------ Given entries ------
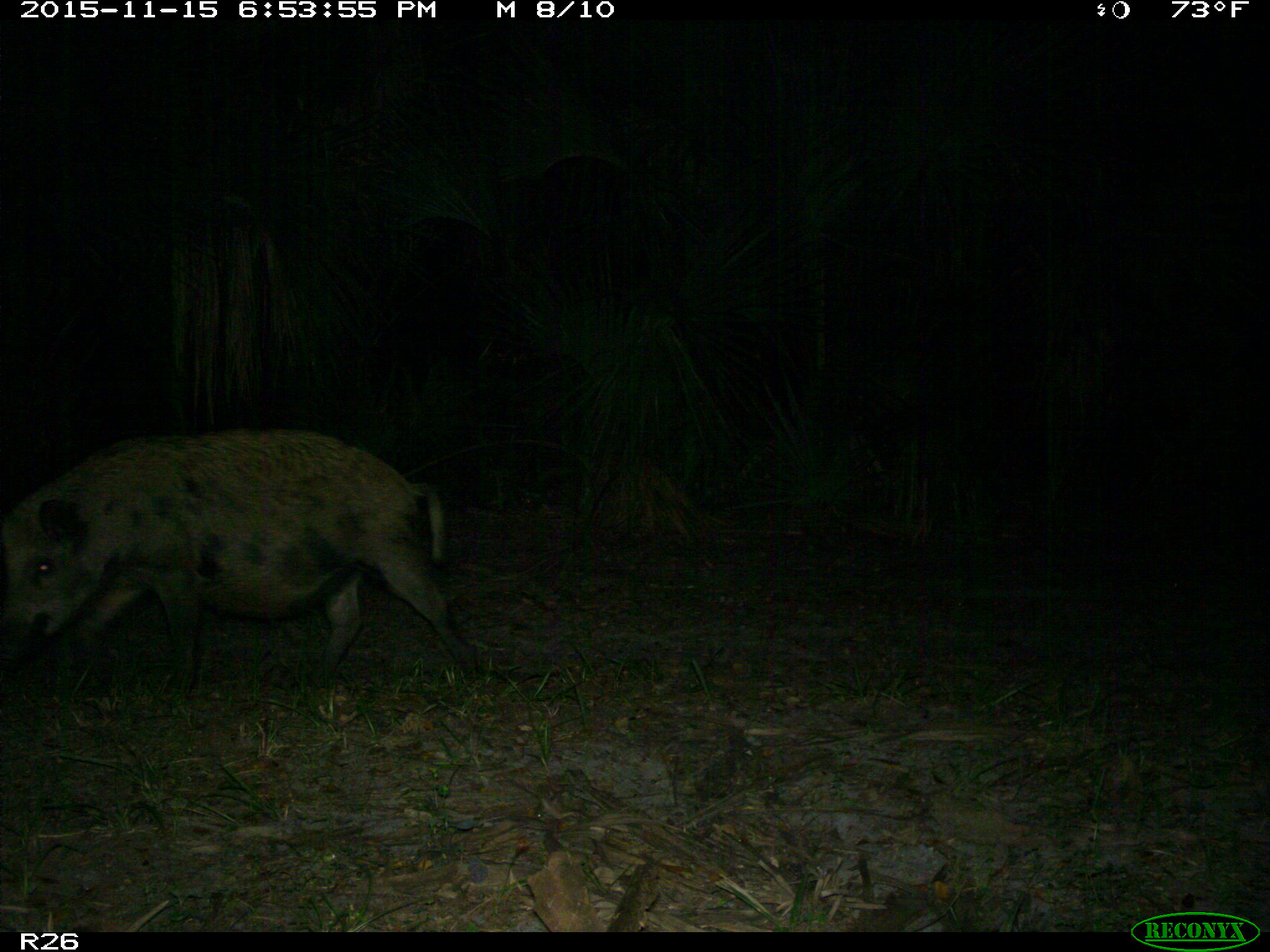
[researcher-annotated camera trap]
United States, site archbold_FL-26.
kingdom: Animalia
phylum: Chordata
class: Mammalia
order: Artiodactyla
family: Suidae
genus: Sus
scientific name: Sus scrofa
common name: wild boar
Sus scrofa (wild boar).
------
◆ Work order:
Would you return the material exactly, images excluded?

◆ Task response:
[researcher-annotated camera trap]
United States, site archbold_FL-26.
kingdom: Animalia
phylum: Chordata
class: Mammalia
order: Artiodactyla
family: Suidae
genus: Sus
scientific name: Sus scrofa
common name: wild boar
Sus scrofa (wild boar).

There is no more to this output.